== Page excerpt ==

167 Mich. 123 | Mich. | 1911

Stone, J.

The defendant is a fraternal beneficiary society organized and doing business under the laws of this State. Robert E. Brown, the husband of plaintiff, became a member of defendant order, and of Yan Burén Tent No. 287 of said order, located at Gobleville, Yan Burén county, Mich., on June 18, 1891, upon his application, partly printed and partly written, and had issued to him benefit certificate No. 31,519, payable to Almira Brown, his mother, as beneficiary.

In his application for membership, his occupation was given as u running planer in shop and tail sawyer.” Soon after becoming a member of the order, Robert F. Brown, the member, removed from Gobleville to Traverse City, Mich., where for a time he worked in a sawmill. There was a conflict in the evidence as to the time when Brown, the member, first engaged in the retail liquor business; the witnesses for the plaintiff testifying that he changed his occupation and engaged in such liquor business as early as the year 1892, while, by the testimony- on the part of defendant, Brown changed his occupation either in the fall of 1896, or the spring of 1897.

===
== Dataset excerpts ==

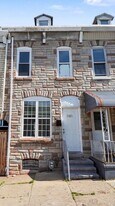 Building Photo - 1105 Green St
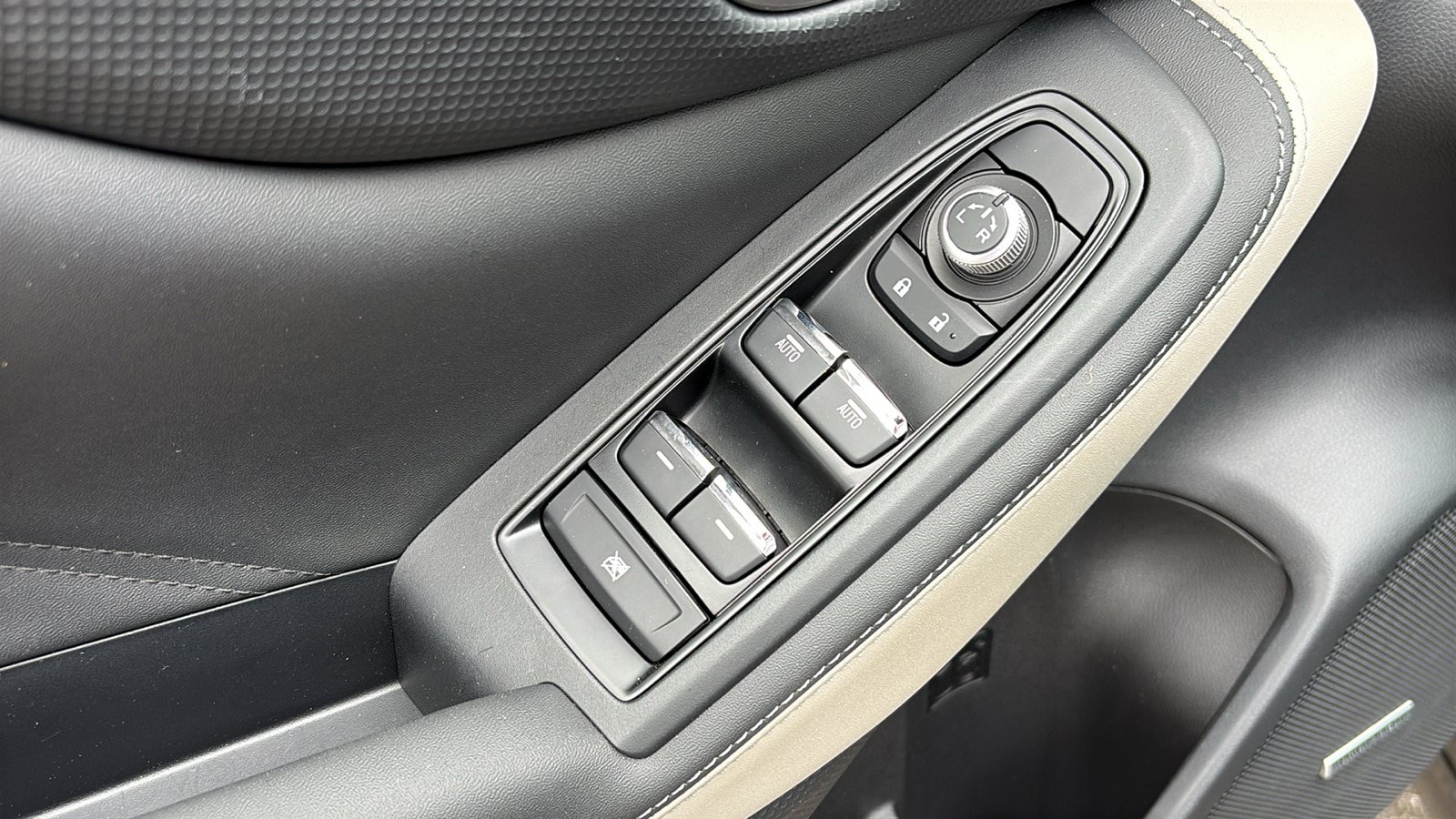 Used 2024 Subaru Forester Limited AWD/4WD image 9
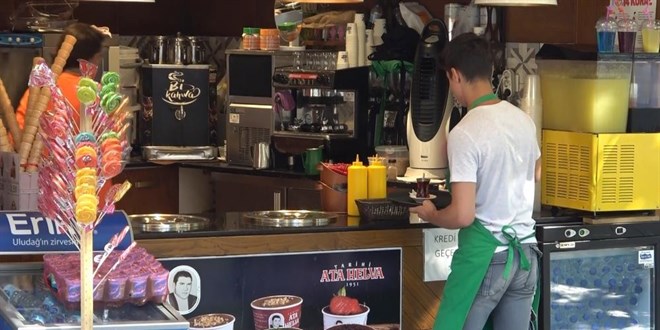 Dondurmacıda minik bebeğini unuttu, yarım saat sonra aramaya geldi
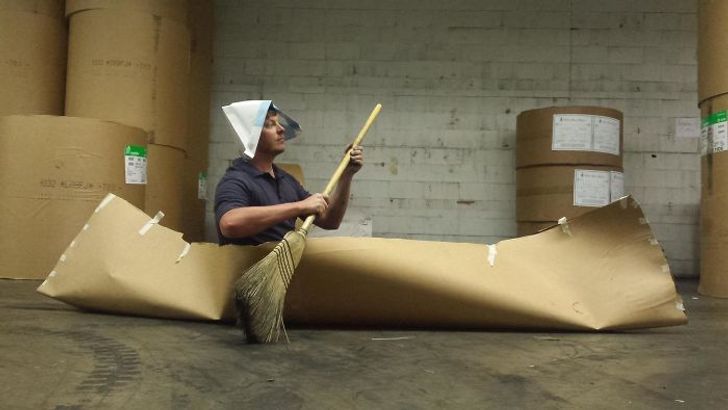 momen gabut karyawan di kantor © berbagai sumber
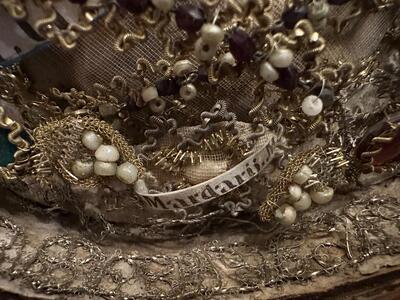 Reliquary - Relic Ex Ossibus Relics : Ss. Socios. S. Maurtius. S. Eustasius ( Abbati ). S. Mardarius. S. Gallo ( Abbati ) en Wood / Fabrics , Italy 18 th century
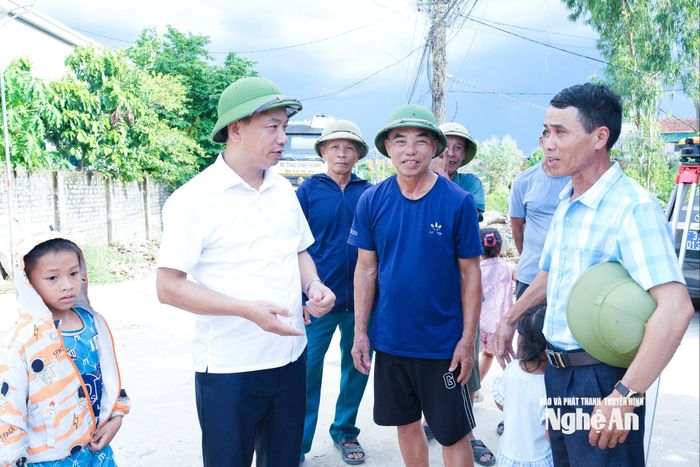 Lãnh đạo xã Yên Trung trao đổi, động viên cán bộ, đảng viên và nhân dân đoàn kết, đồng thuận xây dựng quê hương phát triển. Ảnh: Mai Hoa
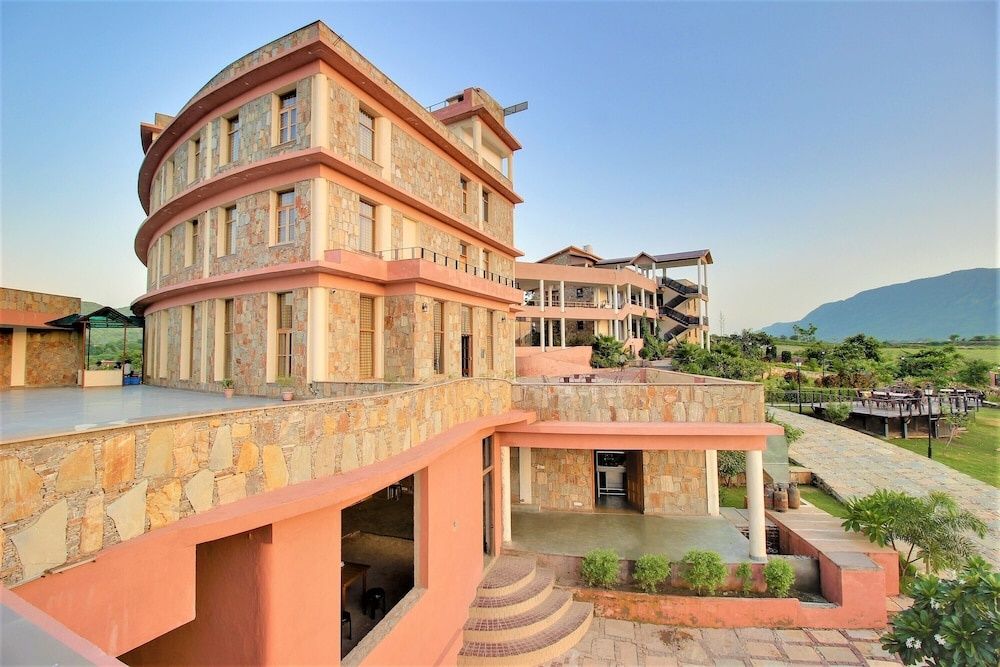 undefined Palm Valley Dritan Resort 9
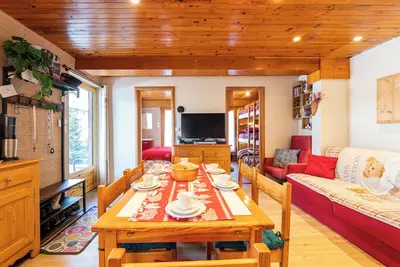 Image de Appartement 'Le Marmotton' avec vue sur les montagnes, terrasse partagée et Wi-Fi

===
== Dataset excerpts ==

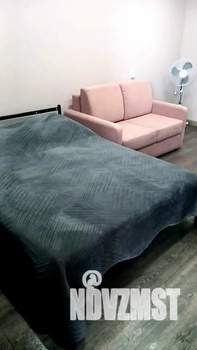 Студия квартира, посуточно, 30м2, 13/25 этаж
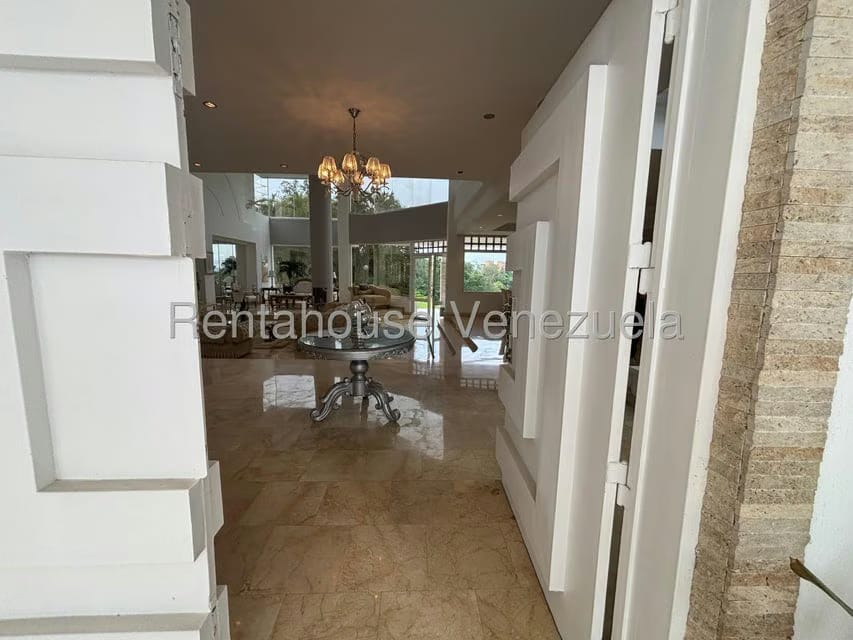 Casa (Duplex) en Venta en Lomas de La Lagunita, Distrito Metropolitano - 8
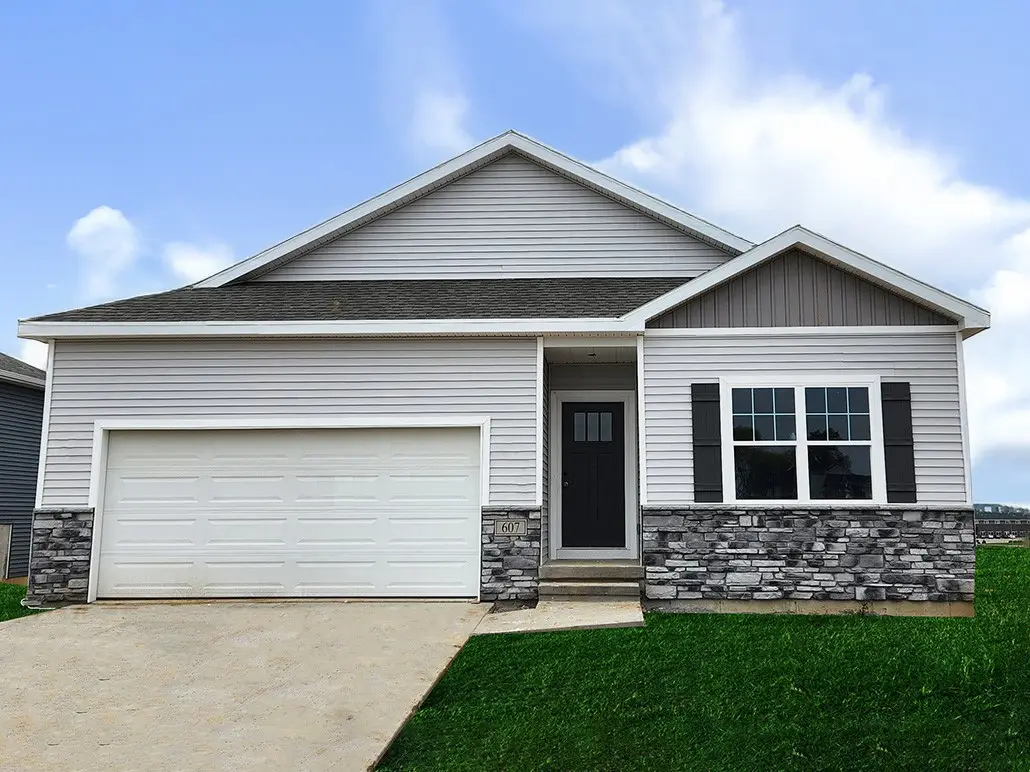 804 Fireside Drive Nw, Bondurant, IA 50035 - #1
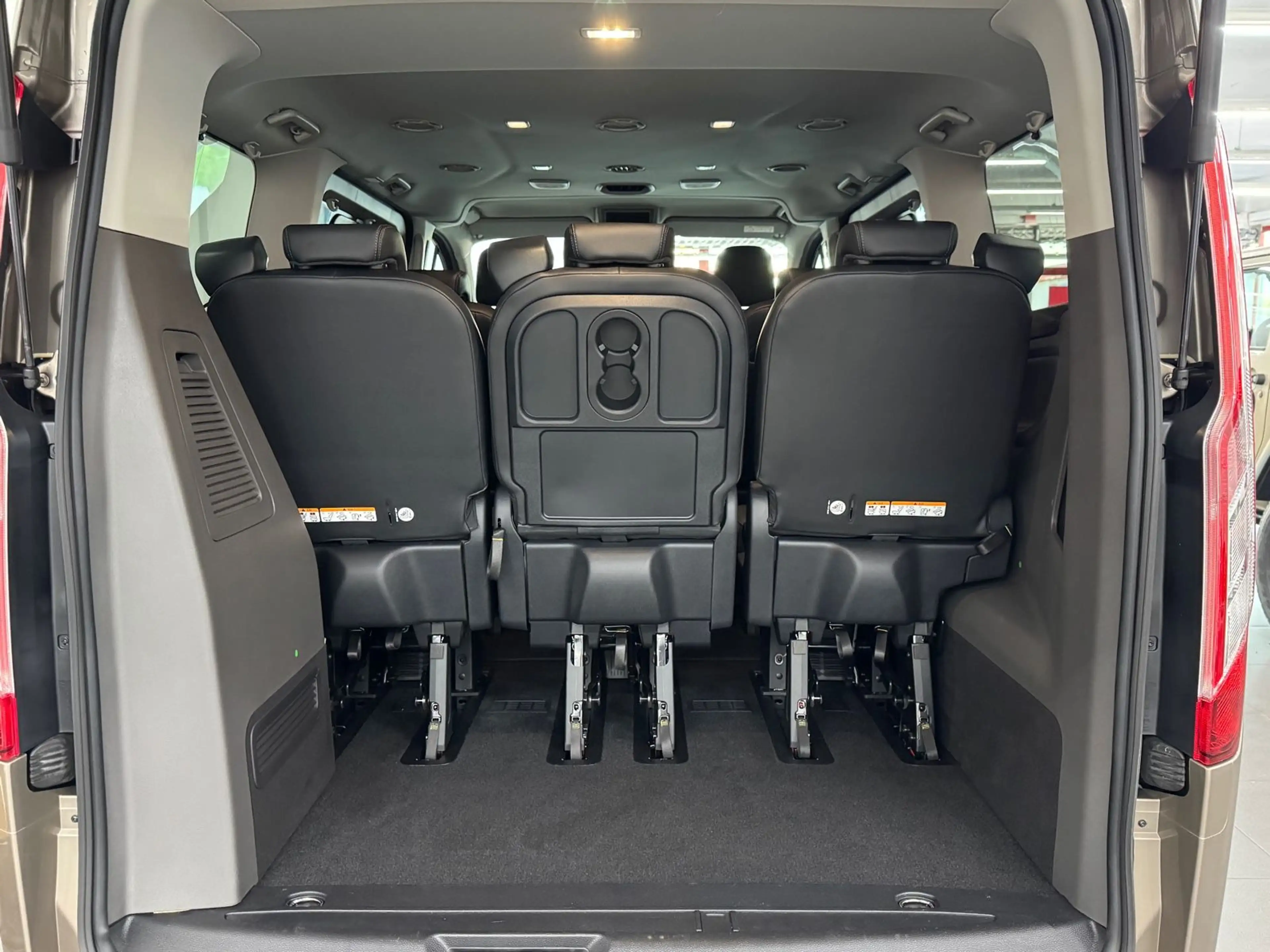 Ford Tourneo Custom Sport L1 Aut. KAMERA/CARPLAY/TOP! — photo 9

===

## Requirement:
Transcribe everything in the 1911 Michigan court opinion from "In his application" down to "spring of 1897.".

## Result of this exercise:
In his application for membership, his occupation was given as u running planer in shop and tail sawyer.” Soon after becoming a member of the order, Robert F. Brown, the member, removed from Gobleville to Traverse City, Mich., where for a time he worked in a sawmill. There was a conflict in the evidence as to the time when Brown, the member, first engaged in the retail liquor business; the witnesses for the plaintiff testifying that he changed his occupation and engaged in such liquor business as early as the year 1892, while, by the testimony- on the part of defendant, Brown changed his occupation either in the fall of 1896, or the spring of 1897.